__WHAT NEEDS TO BE DONE__
Update the records so that every "blue wooden door" reads "green wooden door" and nothing else changes. Leave the pictures out of your answer.

__DATA PROVIDED__
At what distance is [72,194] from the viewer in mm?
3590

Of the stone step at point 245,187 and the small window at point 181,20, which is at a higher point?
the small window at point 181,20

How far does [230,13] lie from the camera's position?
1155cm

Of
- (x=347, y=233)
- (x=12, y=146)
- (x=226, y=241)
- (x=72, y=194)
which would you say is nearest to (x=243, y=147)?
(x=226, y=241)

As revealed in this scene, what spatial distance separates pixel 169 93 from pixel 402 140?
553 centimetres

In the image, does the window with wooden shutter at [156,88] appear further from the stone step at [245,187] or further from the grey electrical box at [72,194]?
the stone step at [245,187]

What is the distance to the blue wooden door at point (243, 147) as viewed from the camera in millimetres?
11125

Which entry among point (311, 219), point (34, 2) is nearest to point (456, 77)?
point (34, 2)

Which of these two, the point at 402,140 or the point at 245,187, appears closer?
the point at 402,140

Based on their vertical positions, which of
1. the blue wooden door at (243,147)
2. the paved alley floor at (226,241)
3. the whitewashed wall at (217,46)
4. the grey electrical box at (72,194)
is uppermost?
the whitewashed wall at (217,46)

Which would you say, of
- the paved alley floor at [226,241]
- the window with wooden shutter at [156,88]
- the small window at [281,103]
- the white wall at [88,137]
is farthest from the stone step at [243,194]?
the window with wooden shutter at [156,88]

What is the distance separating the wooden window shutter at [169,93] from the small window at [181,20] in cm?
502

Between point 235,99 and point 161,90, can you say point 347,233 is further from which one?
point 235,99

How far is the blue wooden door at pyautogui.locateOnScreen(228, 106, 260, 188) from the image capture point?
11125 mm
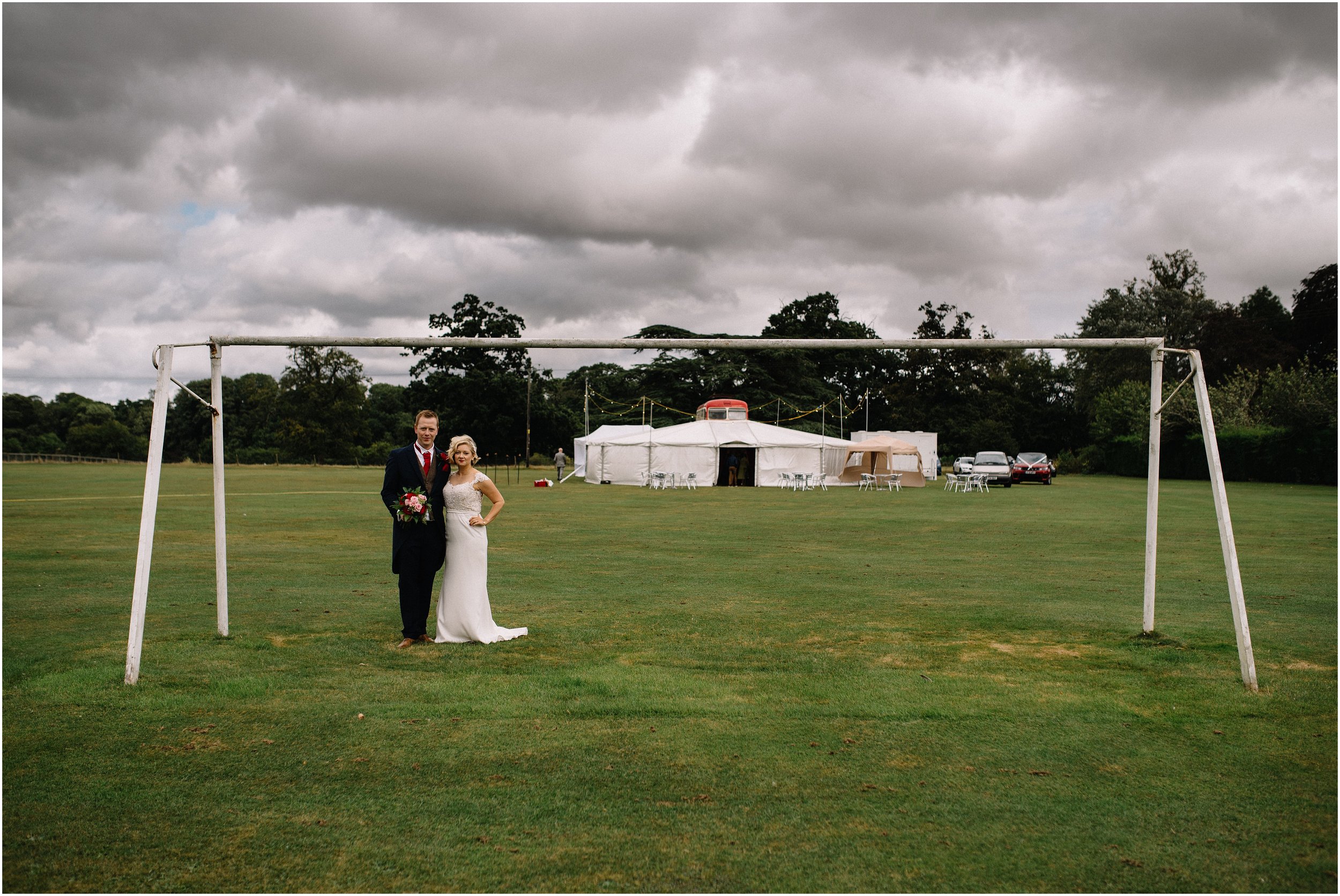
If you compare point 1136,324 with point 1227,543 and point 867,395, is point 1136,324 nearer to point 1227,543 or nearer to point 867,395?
point 867,395

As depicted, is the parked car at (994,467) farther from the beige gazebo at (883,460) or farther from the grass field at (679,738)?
the grass field at (679,738)

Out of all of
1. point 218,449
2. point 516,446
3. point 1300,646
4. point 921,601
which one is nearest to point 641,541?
point 921,601

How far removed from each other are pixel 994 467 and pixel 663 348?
34.9m

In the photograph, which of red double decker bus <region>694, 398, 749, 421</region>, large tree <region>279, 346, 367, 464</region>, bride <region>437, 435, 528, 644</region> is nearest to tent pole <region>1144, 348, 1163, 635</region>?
bride <region>437, 435, 528, 644</region>

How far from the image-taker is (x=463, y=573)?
283 inches

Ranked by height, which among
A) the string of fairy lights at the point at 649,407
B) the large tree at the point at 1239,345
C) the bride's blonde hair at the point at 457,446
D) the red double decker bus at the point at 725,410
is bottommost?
the bride's blonde hair at the point at 457,446

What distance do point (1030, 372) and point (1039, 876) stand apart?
84.6 meters

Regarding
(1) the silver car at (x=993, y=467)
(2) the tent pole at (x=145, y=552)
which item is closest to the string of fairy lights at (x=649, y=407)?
(1) the silver car at (x=993, y=467)

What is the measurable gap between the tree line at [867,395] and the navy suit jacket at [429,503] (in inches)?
1431

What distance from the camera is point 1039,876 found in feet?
11.3

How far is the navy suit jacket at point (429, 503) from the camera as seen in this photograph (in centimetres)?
711

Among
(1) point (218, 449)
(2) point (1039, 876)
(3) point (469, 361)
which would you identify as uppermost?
(3) point (469, 361)

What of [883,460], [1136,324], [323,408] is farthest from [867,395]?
[323,408]

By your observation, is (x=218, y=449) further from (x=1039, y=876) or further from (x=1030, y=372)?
(x=1030, y=372)
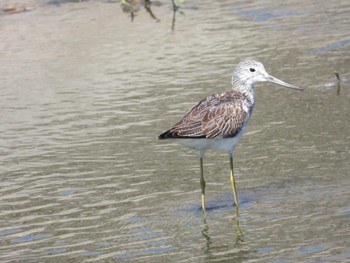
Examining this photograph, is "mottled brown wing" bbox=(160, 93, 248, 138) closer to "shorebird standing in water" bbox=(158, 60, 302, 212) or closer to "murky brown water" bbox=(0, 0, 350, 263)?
"shorebird standing in water" bbox=(158, 60, 302, 212)

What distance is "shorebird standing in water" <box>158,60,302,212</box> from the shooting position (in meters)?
8.64

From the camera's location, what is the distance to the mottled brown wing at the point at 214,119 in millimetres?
8602

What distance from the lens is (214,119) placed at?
8820 millimetres

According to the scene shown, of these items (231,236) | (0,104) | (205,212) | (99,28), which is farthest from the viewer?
(99,28)

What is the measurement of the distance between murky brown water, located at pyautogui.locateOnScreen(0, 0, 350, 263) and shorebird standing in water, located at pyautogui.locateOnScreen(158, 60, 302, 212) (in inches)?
20.5

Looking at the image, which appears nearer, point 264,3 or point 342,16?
point 342,16

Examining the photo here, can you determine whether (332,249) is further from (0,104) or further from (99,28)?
(99,28)

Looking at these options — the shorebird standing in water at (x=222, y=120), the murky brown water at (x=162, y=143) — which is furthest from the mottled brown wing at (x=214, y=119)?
the murky brown water at (x=162, y=143)

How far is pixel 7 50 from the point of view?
14.4m

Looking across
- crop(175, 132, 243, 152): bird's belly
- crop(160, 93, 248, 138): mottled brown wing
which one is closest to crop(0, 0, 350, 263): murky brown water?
crop(175, 132, 243, 152): bird's belly

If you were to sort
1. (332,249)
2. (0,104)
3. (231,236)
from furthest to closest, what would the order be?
(0,104) → (231,236) → (332,249)

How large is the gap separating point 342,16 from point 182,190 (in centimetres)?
638

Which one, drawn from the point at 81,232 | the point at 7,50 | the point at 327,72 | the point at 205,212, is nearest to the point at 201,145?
the point at 205,212

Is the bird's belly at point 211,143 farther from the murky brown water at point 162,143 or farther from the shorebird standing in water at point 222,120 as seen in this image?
the murky brown water at point 162,143
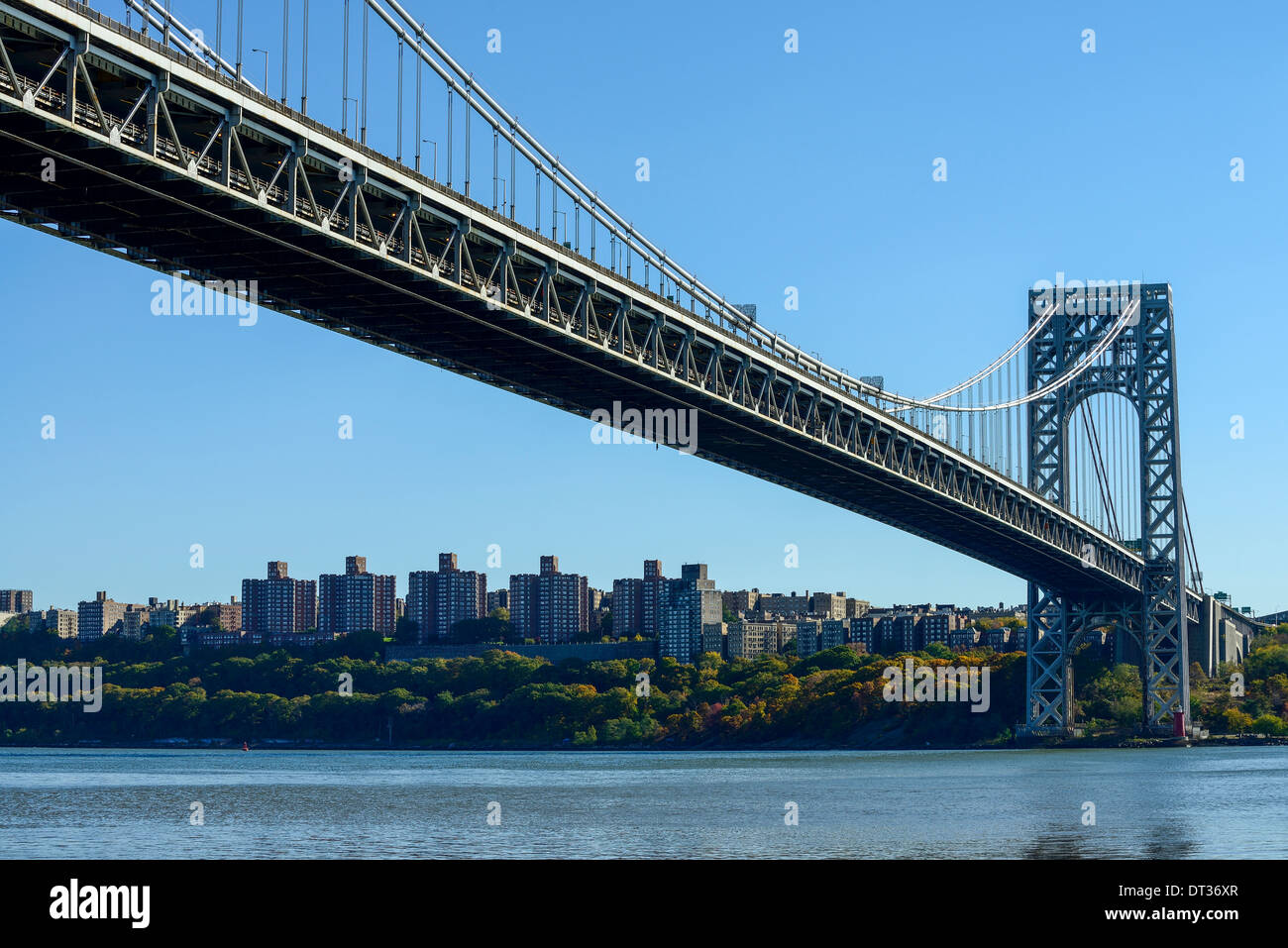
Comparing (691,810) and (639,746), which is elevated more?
(691,810)

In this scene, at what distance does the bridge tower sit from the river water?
8.94 meters

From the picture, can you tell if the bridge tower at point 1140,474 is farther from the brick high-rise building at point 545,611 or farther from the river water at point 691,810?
the brick high-rise building at point 545,611

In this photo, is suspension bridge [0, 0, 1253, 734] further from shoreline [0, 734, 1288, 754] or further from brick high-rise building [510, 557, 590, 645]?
brick high-rise building [510, 557, 590, 645]

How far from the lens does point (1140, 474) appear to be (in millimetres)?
87312

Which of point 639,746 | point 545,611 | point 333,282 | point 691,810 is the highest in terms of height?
point 333,282

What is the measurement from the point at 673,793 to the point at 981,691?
48659 mm

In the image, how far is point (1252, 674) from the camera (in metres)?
97.3

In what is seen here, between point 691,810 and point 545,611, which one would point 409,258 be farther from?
point 545,611

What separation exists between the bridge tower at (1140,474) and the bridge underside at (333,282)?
3328 centimetres

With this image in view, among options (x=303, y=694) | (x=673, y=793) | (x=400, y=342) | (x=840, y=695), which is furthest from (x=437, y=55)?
(x=303, y=694)

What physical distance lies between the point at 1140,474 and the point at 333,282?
60965mm

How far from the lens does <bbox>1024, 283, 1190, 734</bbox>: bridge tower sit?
86.9m

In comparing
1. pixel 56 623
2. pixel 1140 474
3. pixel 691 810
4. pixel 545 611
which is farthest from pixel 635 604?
pixel 691 810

__RESULT__
At what distance is [72,194] from the viewer in mm?
3590

Of the stone step at point 245,187 and the small window at point 181,20, which is at a higher point?
the small window at point 181,20

How far does [230,13] lie from the camera's position?
1155cm

Of
- (x=347, y=233)
- (x=12, y=146)
- (x=226, y=241)
- (x=72, y=194)
which would you say is nearest to (x=243, y=147)?
(x=226, y=241)

As revealed in this scene, what spatial distance separates pixel 169 93 from pixel 402 140?
553 centimetres

In the image, does the window with wooden shutter at [156,88] appear further from the stone step at [245,187] or further from the grey electrical box at [72,194]?
the stone step at [245,187]

What is the distance to the green wooden door at point (243, 147) as viewed from the camera in millimetres?
11125

Which entry among point (311, 219), point (34, 2) is nearest to point (456, 77)?
point (34, 2)

Which of these two, the point at 402,140 or the point at 245,187, appears closer?
the point at 402,140

Based on their vertical positions, which of
1. the green wooden door at (243,147)
2. the paved alley floor at (226,241)
3. the whitewashed wall at (217,46)
4. the grey electrical box at (72,194)
is uppermost?
the whitewashed wall at (217,46)

Which would you say, of
- the paved alley floor at [226,241]
- the window with wooden shutter at [156,88]
- the small window at [281,103]
- the white wall at [88,137]
is farthest from the stone step at [243,194]?
the window with wooden shutter at [156,88]

What is the distance separating the wooden window shutter at [169,93] from the small window at [181,20] in cm?
502

Between point 235,99 and point 161,90, can you say point 347,233 is further from which one?
point 235,99

How far is the green wooden door at pyautogui.locateOnScreen(228, 106, 260, 188) from the image capture point?
11125 mm
If you compare point 1136,324 with point 1227,543 and point 867,395, is point 1136,324 nearer to point 1227,543 or nearer to point 867,395?
point 867,395

As depicted, is the parked car at (994,467) farther from the beige gazebo at (883,460) or farther from the grass field at (679,738)?
the grass field at (679,738)

Out of all of
1. point 218,449
2. point 516,446
3. point 1300,646
4. point 921,601
which one is nearest to point 641,541?
point 921,601

How far removed from each other are pixel 994 467 and pixel 663 348?
34.9m

In the photograph, which of red double decker bus <region>694, 398, 749, 421</region>, large tree <region>279, 346, 367, 464</region>, bride <region>437, 435, 528, 644</region> is nearest to tent pole <region>1144, 348, 1163, 635</region>?
bride <region>437, 435, 528, 644</region>

How far from the image-taker is (x=463, y=573)?
283 inches

Ranked by height, which among
A) the string of fairy lights at the point at 649,407
B) the large tree at the point at 1239,345
C) the bride's blonde hair at the point at 457,446
D) the red double decker bus at the point at 725,410
is bottommost?
the bride's blonde hair at the point at 457,446

What distance do point (1030, 372) and point (1039, 876) stand apart?
84.6 meters

Regarding
(1) the silver car at (x=993, y=467)
(2) the tent pole at (x=145, y=552)
which item is closest to the string of fairy lights at (x=649, y=407)?
(1) the silver car at (x=993, y=467)

What is the measurable gap between the tree line at [867,395] and the navy suit jacket at [429,503] (in inches)?
1431

What distance from the camera is point 1039,876 found in feet?
11.3

How far is the navy suit jacket at point (429, 503) from the camera as seen in this photograph (in centimetres)?
711

Among
(1) point (218, 449)
(2) point (1039, 876)
(3) point (469, 361)
which would you identify as uppermost?
(3) point (469, 361)

What of [883,460], [1136,324], [323,408] is farthest from [867,395]?
[323,408]

By your observation, is (x=218, y=449) further from (x=1039, y=876) or further from (x=1030, y=372)?
(x=1030, y=372)
Examining this photograph, is "mottled brown wing" bbox=(160, 93, 248, 138) closer to "shorebird standing in water" bbox=(158, 60, 302, 212) or closer to "murky brown water" bbox=(0, 0, 350, 263)?
"shorebird standing in water" bbox=(158, 60, 302, 212)

What distance is "shorebird standing in water" <box>158,60,302,212</box> from the shooting position (in meters)?
8.64

From the camera's location, what is the distance to the mottled brown wing at the point at 214,119 in millimetres?
8602

What distance from the lens is (214,119) placed at?
8820 millimetres

According to the scene shown, of these items (231,236) | (0,104) | (205,212) | (99,28), which is farthest from the viewer?
(99,28)

What is the measurement of the distance between murky brown water, located at pyautogui.locateOnScreen(0, 0, 350, 263) and shorebird standing in water, located at pyautogui.locateOnScreen(158, 60, 302, 212) (in inches)?
20.5

Looking at the image, which appears nearer, point 264,3 or point 342,16?
point 342,16

Examining the photo here, can you determine whether (332,249) is further from (0,104) or further from (99,28)?
(99,28)

Looking at these options — the shorebird standing in water at (x=222, y=120), the murky brown water at (x=162, y=143) — which is furthest from the mottled brown wing at (x=214, y=119)?
the murky brown water at (x=162, y=143)

How far is pixel 7 50 from the point of view?
14.4m

Looking across
- crop(175, 132, 243, 152): bird's belly
- crop(160, 93, 248, 138): mottled brown wing
which one is closest to crop(0, 0, 350, 263): murky brown water?
crop(175, 132, 243, 152): bird's belly

If you were to sort
1. (332,249)
2. (0,104)
3. (231,236)
from furthest to closest, what would the order be?
(0,104) → (231,236) → (332,249)

How large is the gap separating point 342,16 from point 182,190 (in centimetres)?
638

Which one, drawn from the point at 81,232 | the point at 7,50 | the point at 327,72 | the point at 205,212, is nearest to the point at 201,145?
the point at 205,212

Is the bird's belly at point 211,143 farther from the murky brown water at point 162,143 or farther from the shorebird standing in water at point 222,120 as seen in this image?
the murky brown water at point 162,143
Comparing (691,810) and (639,746), which is elevated more?
(691,810)

In this scene, at what distance does the bridge tower sit from the river water?
8.94 meters

From the picture, can you tell if the bridge tower at point 1140,474 is farther from the brick high-rise building at point 545,611 or farther from the river water at point 691,810?
the brick high-rise building at point 545,611

In this photo, is suspension bridge [0, 0, 1253, 734] further from shoreline [0, 734, 1288, 754] or further from brick high-rise building [510, 557, 590, 645]?
brick high-rise building [510, 557, 590, 645]

How far from the lens does point (1140, 474) appear to be (in millimetres)?
87312

Which of point 639,746 | point 545,611 | point 333,282 | point 691,810 is the highest in terms of height?
point 333,282

What is the measurement from the point at 673,793 to the point at 981,691?
48659 mm

In the image, how far is point (1252, 674) from the camera (in metres)?
97.3

In what is seen here, between point 691,810 and point 545,611, which one would point 409,258 be farther from?
point 545,611

What separation exists between the bridge tower at (1140,474) and the bridge underside at (333,282)?
3328 centimetres

With this image in view, among options (x=303, y=694) | (x=673, y=793) | (x=400, y=342) | (x=840, y=695), which is furthest from (x=437, y=55)?
(x=303, y=694)

What physical distance lies between the point at 1140,474 and the point at 333,282?
60965mm

How far from the lens does <bbox>1024, 283, 1190, 734</bbox>: bridge tower sit?
86.9m

In comparing
1. pixel 56 623
2. pixel 1140 474
3. pixel 691 810
4. pixel 545 611
which is farthest from pixel 635 604?
pixel 691 810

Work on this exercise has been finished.